The elephant in the room concerning uptake remains the Governments utter failure to address their reliance on the principle of means-testing pensioners. The first question that I ever asked the former Prime Minister, in response to the concerns of the Braintree Pensioners Action Group, addressed that very point and it is
something that I have since followed up with his successor. The current Prime Minister has told me:
Our aim is to link tax and benefits for pensioners in a way that there is a seamless transition through the benefit and tax system.
But outside his own parallel universe, the interaction of the tax and benefit systems has so many burst seams that the stuffing is falling out completely. The Government are still trying to compensate for the heavier tax burden and higher costs of living facing pensioners by relying on one-off bribes and means-tested benefits that pensioners find complicated and inaccessible. As many hon. Members do, I routinely see pensioners who qualify for means-tested benefits but do not understand their entitlement, even if they happen to receive it, because they are forced to plough through page after page of abstruse computer-generated calculations. I believe that my hon. Friend the Member for Weston-super-Mare (John Penrose) made that point.
The Prime Minister has also told me that the complexity does not matter so much because:
What we have reduced is the amount of means-testing that is done for pensioners.
Bah, humbug! But there are still 3.74 million people over the age of 60 in receipt of means-tested benefits and many more who are entitled to claim but do not do so.

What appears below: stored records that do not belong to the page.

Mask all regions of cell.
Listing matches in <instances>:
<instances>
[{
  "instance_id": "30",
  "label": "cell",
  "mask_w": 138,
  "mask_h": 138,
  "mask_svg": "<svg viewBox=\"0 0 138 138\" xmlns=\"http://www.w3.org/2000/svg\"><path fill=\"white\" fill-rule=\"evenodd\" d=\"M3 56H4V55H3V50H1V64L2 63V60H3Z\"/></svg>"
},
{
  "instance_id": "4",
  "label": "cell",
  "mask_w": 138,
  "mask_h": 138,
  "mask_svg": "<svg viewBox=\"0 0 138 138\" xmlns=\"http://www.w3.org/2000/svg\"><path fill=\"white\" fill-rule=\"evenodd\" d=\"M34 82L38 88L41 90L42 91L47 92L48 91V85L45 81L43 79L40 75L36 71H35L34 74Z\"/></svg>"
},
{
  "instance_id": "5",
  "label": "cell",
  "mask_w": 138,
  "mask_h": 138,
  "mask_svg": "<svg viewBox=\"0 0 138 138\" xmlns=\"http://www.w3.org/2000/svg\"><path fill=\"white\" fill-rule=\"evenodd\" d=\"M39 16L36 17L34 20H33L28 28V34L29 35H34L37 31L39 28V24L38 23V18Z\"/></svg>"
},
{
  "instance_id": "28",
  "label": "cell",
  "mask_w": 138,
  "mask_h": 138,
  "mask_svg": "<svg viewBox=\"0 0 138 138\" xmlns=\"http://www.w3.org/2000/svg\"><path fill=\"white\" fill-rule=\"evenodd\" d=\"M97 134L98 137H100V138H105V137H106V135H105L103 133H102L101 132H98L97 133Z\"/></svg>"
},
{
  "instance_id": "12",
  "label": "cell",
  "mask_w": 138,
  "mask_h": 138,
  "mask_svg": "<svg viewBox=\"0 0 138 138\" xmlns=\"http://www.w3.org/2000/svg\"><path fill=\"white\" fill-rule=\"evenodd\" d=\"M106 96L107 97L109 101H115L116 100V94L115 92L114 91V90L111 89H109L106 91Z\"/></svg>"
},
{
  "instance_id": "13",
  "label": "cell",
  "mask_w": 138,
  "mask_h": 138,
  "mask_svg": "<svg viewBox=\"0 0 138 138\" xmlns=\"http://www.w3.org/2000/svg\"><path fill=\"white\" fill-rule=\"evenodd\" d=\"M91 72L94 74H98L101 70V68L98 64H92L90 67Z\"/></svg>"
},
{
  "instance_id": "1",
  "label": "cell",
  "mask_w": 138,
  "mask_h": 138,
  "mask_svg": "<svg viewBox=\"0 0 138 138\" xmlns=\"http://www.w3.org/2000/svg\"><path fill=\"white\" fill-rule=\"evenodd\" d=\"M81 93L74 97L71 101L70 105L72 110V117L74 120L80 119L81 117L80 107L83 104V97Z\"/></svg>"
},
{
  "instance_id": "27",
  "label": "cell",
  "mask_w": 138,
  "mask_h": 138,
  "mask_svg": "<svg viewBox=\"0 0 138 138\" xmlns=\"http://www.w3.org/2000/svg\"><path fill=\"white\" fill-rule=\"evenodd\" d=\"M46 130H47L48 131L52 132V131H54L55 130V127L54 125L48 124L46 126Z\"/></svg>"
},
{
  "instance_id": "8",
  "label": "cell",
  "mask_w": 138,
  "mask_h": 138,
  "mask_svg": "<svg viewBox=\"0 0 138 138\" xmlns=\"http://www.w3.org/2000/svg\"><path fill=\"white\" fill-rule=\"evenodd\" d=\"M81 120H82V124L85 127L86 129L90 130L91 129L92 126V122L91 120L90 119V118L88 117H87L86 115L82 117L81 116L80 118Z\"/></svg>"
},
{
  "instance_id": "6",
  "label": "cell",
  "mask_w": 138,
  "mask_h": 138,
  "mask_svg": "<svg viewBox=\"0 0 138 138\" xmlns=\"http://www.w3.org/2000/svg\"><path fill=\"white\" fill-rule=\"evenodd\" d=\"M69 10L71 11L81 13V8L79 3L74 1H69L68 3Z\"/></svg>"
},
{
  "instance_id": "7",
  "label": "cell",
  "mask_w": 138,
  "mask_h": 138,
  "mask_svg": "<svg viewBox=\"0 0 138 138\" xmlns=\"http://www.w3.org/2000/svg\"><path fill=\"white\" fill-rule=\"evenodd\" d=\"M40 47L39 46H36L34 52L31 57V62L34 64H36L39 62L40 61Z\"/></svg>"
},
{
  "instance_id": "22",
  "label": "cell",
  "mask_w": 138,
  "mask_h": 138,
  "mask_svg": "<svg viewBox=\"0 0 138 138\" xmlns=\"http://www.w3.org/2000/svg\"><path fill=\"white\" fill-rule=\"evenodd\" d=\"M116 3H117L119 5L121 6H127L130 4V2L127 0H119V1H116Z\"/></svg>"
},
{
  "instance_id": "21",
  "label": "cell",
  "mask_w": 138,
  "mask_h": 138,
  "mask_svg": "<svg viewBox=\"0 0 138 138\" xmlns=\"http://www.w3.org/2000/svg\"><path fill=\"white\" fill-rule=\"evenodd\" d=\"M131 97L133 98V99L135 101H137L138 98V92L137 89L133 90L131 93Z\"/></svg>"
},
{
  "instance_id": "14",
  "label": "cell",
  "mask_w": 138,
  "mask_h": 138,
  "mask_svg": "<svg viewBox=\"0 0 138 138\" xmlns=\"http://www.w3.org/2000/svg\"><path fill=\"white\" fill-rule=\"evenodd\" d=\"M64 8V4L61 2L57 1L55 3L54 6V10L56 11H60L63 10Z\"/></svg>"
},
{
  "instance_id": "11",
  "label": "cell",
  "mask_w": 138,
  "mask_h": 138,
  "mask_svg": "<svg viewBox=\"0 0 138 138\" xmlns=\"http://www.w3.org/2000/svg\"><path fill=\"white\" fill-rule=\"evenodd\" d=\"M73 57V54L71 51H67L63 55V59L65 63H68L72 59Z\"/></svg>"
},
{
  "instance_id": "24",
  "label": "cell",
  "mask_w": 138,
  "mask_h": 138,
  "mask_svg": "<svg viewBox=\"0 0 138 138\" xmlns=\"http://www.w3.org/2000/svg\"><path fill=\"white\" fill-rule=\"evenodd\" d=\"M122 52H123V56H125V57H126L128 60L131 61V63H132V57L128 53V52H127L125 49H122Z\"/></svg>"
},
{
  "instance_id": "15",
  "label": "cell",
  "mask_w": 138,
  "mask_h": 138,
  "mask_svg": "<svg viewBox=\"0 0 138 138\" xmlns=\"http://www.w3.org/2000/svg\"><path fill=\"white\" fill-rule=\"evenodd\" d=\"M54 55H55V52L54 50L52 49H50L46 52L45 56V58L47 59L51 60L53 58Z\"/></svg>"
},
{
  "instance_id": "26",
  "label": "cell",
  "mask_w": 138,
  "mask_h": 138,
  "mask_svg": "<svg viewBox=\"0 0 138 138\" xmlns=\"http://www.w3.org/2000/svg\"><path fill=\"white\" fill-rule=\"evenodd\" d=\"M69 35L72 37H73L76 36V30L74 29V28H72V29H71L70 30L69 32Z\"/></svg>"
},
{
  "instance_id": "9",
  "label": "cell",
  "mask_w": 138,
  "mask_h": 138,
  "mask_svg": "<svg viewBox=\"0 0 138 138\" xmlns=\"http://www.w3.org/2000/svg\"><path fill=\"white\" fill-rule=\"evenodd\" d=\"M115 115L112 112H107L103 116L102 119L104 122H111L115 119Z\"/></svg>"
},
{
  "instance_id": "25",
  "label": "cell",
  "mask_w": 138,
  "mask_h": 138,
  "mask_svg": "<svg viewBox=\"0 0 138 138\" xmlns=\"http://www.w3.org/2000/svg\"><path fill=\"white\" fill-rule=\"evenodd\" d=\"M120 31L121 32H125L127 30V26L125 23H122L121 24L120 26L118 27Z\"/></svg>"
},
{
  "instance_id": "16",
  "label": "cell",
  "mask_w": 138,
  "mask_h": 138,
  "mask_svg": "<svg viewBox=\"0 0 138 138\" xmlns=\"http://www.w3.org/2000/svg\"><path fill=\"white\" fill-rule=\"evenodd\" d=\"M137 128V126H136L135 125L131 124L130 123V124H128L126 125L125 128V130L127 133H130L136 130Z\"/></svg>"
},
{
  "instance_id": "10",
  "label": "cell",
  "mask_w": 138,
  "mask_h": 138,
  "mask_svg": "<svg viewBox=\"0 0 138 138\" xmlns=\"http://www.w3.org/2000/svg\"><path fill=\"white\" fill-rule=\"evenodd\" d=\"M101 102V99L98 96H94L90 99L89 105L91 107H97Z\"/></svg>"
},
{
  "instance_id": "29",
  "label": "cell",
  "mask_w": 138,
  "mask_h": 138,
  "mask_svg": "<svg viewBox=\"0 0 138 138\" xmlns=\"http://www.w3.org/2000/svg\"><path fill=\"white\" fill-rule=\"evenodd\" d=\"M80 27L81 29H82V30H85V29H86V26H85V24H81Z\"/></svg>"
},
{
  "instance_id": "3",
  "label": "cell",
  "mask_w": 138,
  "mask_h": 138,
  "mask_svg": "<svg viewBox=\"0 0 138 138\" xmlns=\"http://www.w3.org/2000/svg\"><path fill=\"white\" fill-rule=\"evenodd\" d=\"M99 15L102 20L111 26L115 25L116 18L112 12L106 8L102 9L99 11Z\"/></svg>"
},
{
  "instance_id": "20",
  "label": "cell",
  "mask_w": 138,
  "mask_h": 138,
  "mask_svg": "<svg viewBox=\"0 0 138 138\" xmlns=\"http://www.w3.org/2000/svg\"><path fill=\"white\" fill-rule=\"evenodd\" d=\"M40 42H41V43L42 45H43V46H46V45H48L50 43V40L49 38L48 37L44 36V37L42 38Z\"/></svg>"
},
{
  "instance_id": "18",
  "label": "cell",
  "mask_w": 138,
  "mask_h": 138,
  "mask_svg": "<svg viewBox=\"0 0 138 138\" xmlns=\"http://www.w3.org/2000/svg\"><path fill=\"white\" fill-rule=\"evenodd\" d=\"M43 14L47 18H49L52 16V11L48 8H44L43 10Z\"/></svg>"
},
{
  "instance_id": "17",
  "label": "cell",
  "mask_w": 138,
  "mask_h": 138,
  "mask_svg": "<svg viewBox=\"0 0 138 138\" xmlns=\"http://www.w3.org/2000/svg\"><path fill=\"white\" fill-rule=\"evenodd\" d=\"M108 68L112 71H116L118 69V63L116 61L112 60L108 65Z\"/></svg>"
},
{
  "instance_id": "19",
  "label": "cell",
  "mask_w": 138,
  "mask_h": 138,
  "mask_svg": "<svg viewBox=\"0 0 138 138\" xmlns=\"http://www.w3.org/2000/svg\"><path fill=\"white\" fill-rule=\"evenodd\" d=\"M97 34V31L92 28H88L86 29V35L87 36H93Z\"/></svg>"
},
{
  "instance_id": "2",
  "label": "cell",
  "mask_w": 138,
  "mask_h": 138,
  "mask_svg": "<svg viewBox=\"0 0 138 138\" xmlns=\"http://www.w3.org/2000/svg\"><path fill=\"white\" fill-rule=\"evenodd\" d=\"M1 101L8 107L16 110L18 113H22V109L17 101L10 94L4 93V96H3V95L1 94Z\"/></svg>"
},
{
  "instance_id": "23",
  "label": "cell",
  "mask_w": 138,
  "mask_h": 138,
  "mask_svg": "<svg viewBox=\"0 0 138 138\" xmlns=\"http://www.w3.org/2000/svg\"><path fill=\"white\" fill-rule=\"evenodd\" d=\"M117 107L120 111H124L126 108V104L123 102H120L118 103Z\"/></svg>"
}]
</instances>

Help the Aged identifies a staggering sum of up to £4.5 billion that lies unclaimed each year. Furthermore, half of those pensioners entitled to council tax benefit do not claim it. Once again, there is a disconnect between the Prime Ministers rhetoric on means-testing and the reality of stagnating uptake, a declining savings culture and an ongoing failure to reach those pensioners who are most in need of additional support.
As the Government move to the introduction of personal accounts, the reliance on means-tested benefits will pose new problems for a new generation of savers looking towards their retirement. The Government must face up to the need to grasp the means-testing nettle so that people feel confident about saving for the future. The message must be that taking personal responsibility along with a personal account is the right thing for pensioners, and we will not leave them worse off. The Opposition motion is right to call on the Government to deliver on one promise from 1997, but they must also deliver on another: the end of means-testing for the elderly.
Geraldine Smith (Morecambe and Lunesdale) (Lab): I had not intended to speak today. I intended just to come into the Chamber to hear what the Conservatives were going to say about pensioner poverty. I thought that they would be embarrassed and shamefaced when we looked back at the appalling record of the previous Conservative Government on pensioners and pensioner poverty. In contrast, the present Governments record is very good. How well we look after the most vulnerable members of society is the mark of a civilised society. This Government have a good record of looking after those vulnerable members, including the poorest pensioners.